You probably know Eliot Crowninshield as the author of several books for children such as The Adventures of a Very Nice Bear, Three Happy Cats, and The Toad Beast Says Fhtagn! His earlier work is much easier to find these days, but it might be worthwhile to track down some of his later books. Near the end of his career, Eliot Crowninshield worked closely with renowned Boston artist Richard Upton Pickman and modeled many of his illustrations upon the older artist’s work. Sadly, the Great Depression severely contracted the market for children’s books featuring bat winged monsters and gibbering, faceless slugs and Eliot died, alone and penniless, in a Danvers asylum.

 

Willowbrine Crowninshield (1949-2008)

While I would love to say that the greatest mark Willowbrine Crowninshield ever left on the world was Yours Truly, I do have to take into account the existence of my brother Cyril, which as per usual, cancels the other out. Still, Mom is on the plus side of things as she was the one who came up with the Orgone Network we have installed around the city.

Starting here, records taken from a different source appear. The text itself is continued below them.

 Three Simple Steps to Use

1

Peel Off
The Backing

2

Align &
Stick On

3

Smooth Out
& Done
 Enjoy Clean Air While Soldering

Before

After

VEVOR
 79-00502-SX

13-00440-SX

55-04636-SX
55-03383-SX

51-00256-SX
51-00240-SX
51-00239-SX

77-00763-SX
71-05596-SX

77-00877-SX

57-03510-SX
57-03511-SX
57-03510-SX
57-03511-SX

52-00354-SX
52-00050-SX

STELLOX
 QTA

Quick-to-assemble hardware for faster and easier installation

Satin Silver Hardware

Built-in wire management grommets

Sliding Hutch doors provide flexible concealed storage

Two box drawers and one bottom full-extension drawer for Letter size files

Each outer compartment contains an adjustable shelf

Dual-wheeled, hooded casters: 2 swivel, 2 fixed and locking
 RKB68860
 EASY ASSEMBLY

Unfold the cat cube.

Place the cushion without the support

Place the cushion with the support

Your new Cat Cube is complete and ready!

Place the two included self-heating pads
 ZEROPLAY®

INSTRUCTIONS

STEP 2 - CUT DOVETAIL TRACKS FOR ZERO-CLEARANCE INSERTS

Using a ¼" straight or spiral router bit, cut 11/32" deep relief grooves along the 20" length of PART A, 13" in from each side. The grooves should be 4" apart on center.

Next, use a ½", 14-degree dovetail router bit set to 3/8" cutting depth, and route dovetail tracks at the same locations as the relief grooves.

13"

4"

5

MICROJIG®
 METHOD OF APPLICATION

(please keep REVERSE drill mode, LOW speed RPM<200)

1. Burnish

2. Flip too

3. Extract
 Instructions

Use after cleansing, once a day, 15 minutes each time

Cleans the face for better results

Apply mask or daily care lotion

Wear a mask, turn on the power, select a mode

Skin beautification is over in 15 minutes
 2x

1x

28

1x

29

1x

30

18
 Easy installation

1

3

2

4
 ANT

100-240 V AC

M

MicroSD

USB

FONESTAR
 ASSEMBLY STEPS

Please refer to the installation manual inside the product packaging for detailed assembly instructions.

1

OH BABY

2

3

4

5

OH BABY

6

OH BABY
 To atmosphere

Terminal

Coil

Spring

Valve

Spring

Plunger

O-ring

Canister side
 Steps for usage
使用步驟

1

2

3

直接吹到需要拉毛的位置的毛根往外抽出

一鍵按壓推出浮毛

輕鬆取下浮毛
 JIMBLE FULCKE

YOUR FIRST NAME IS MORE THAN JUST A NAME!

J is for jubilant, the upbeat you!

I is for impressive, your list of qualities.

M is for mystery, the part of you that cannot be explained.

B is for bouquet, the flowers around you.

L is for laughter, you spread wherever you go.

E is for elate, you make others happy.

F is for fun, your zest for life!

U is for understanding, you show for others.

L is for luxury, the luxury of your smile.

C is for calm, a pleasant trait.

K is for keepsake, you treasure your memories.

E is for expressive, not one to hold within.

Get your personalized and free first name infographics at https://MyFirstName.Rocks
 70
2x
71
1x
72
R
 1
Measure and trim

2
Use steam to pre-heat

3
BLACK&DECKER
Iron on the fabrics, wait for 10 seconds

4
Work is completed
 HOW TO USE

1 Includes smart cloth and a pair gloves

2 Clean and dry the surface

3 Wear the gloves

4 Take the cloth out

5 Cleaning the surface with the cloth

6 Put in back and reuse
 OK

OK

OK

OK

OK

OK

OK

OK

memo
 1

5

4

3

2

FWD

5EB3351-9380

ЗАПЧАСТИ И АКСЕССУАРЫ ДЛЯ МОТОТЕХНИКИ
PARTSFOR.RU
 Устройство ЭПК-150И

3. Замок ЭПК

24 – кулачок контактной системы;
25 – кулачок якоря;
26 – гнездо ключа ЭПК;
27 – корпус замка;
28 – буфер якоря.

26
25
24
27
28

I remember spending warm summer days with her travelling all over town gifting the orgonite we had made together, holding hands as we looked both ways crossing the street, laughing over ice cream, the only black cloud being the insufferable lurking presence of Cyril, always following, silent and sulking, thirty feet away. For someone who insisted on intruding on mother-and-son bonding time, Cyril, you think you could have at least shown up at the Ascension Funeral. I had to mix up all that orgonite resin by myself!


Ungh. Sorry about that. Thinking about my brother always calls to mind that famous quote by George Bernard Shaw: “If you cannot get rid of the family skeleton, you may as well make it dance.” I think I’ll head down to the family catacombs and see if great great great great great great great uncle Richard is still about. That always helps clear my head.